= PASSAGE GIVEN =
Host: Jake Tapper
Leon Panetta - Secretary of Defense
Tapper: wow it’s memorial day and
we’re still at war for the 11th straight year
- that’s an all-time record!
Audience: USA! USA!
Tapper: Leon how terrified should I be?
Panetta: very very scared
Panetta: I was head of the CIA and I got
information that would make you
hide under your bed
Tapper: like what
Panetta: they’re creating another
tv show about the Kardashians
Tapper: oh my god
Tapper: what happens when we leave
and the Taliban take over Afghanistan?
Panetta: in 10 years of fighting against the
U.S. Army the Taliban is slightly weaker
- so we’re on the right track
Tapper: are you fucking kidding
Panetta: the American people need
to know our fight with the Taliban
is just beginning
Tapper: I can’t believe this shit I’m hearing
Panetta: I know it’s bad but we’re going
in the right direction Tappy
Tapper: General Allen says the good news
is that our ally caught Afghan soldiers who
were planning to kill Americans
Tapper: that doesn’t seem like good news me
Panetta: true but after 10 years we have
finally trained Afghans to fight and kill
Tapper: Mitt Romney says you’re naïve
for telling our enemies the date we’re leaving
Panetta: well we are leaving and we have
to set a date so the troops know
to set their DVRs
Tapper: that makes sense
Panetta: we won the war! it’s over!
Tapper: A Pakistani doctor helped us
catch bin Laden and for his reward Pakistan
gave him a gold star and life in prison
Panetta: it’s absolutely incredible -
he helped us get a notorious murderer of Americans
Tapper: how can they be our ally or
even be trusted - bin Laden killed muslims too!
Panetta: I know but Pakistan knows where
the bodies are buried - literally
Tapper: we give them billions of dollars
and they are trying to haggle over the
cost to drive their roads
Panetta: fuck that shit -
no more than $500 per truck!

= MATERIAL SUPPLIED =
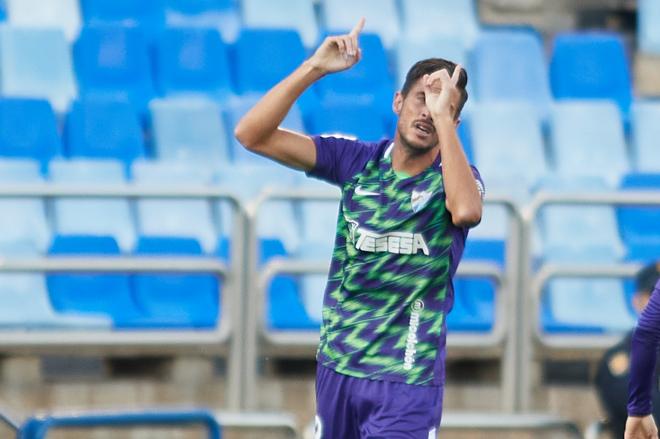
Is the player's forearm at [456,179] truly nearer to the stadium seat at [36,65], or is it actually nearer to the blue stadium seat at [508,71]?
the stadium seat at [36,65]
--
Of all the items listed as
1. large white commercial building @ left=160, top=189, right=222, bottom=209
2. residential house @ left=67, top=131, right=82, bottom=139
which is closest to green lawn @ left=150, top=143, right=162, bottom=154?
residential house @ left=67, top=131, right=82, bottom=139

= EXERCISE TASKS =
(a) According to the interview transcript, what maximum payment per truck does Panetta name?
(b) Set down the interview transcript word for word, from "Host: Jake Tapper" up to and including "should I be?".
(c) Supply the next part of the interview transcript, beginning after its final line.

= EXPECTED ANSWERS =
(a) No more than $500 per truck.

(b)
Host: Jake Tapper
Leon Panetta - Secretary of Defense
Tapper: wow it’s memorial day and
we’re still at war for the 11th straight year
- that’s an all-time record!
Audience: USA! USA!
Tapper: Leon how terrified should I be?

(c)
Tapper: should we invade Yemen?
Panetta: why bother - it’s hot and boring
Tapper: al-qaeda has taken over
the whole country
Panetta: three words: Game Of Drones
Tapper: doesn’t that create even more enemies?
Panetta: our flying robots of death defend
Americans by killing people from the air
Tapper: Iran is running out the clock
until they build a bomb
Panetta: not at all Tappy
Tapper: are we going to attack Iran?
Panetta: we will if we have to
Tapper: do you often share classified
information with Hollywood moviemakers
Panetta: we only share enough information
to guarantee a good opening weekend
with a high market share
Tapper: are you sick of our liberal
President chest-thumping about his successes?
Panetta: Americans should be proud
of getting bin Laden
Tapper: but Obama politicized the victory
Panetta: boo fucking hoo
Tapper: Harry Reid wants to cut
the defense budget
Panetta: the automatic cuts would
be a total disaster!
Tapper: if Obama is reelected will you
go work for a defense contractor or
will you go into private equity?
Panetta: Lets’ just say my two miniature
dobermans are named Lockheed and Martin
Gregory: thanks for coming Leon
[ break ]
Tapper: Obama is attacking Bain Capital!
Will: Solyndra! Socialism!
Claman: Private equity is great but it
doesn’t create jobs
Brownstein: Obama has been effective
in taking down Romney but now he has to
tell people how he would fix America
Henderson: The Romney camp is telling
supporters not to worry since he is only
just beginning to alienate
people across America
Tapper: good news!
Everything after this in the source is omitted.